Paulo Guedes es, hasta ahora, el ministro que se desempeña mejor, con declaraciones que suenan como música a los oídos del mercado y de las necesidades económicas del país. Sin embargo, como nadie es perfecto, recientemente dijo que, si la reforma de la seguridad social no es aprobada, es posible que salga del gobierno. Una pelota que pasó lejos del gol…

Después de estos tres meses de gobierno se esperaba un giro en la manera de construir Brasil, a pesar del discurso muchas veces dudoso y de tantas violentas y agresivas declaraciones proferidas por Bolsonaro. En su equipo vemos que la gran mayoría parece no saber muy bien lo que están haciendo con sus respectivos cargos. Las notas en los periódicos muestran que, actualmente, estar en Brasilia consiste más en intentar sobrevivir al fuego amigo que conseguir construir ideas y políticas públicas que beneficien a la población.

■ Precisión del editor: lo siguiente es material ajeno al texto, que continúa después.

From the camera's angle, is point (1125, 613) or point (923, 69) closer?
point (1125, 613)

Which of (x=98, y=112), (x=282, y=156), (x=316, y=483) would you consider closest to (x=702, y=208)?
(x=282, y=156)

Michel Temer, que heredó una economía caótica de Dilma Rousseff, logró mínimamente colocar al país en los caminos del desarrollo. Pero, gracias a las denuncias de corrupción que lo involucraban, no consiguió aprobar más reformas. Fue arrestado, en una medida que los juristas dicen que fue injusta y exagerada, mientras que otros dicen que, independientemente de que sea justa o no, debía hacerse pues, al final, parece ser el líder de un gran esquema de desvío de fondos públicos. El proceso de salida de la prisión fue criticado por el juez Marcelo Bretas, que lo mandó arrestar, en una crítica que no tuvo el apoyo público que se esperaba.

Desde la redemocratización, Brasil tiene siete expresidentes; dos de ellos están o fueron arrestados, y otros dos salieron del cargo por impeachment; es decir, más de la mitad se vieron involucrados en algún tipo de participación criminal. Esto muestra que, a pesar de que estamos viviendo nuestro período democrático de mayor duración, todavía tenemos mucho que aprender para poner al país en los caminos del diálogo y de la convivencia armónica entre los poderes. Una tarea difícil pero necesaria, si Brasil quiere crecer no solo económicamente sino también política y socialmente.

Mientras tanto, seguimos no siendo para principiantes…

 

Nota:
[1] Brasil posee dos centrales nucleares para producción de energía eléctrica, ubicadas en el municipio de Angra dos Reis, a pocas horas de la ciudad de Río de Janeiro. Angra 3 es un proyecto que ya debería estar funcionando desde hace muchos años y hasta hoy no ha salido del papel.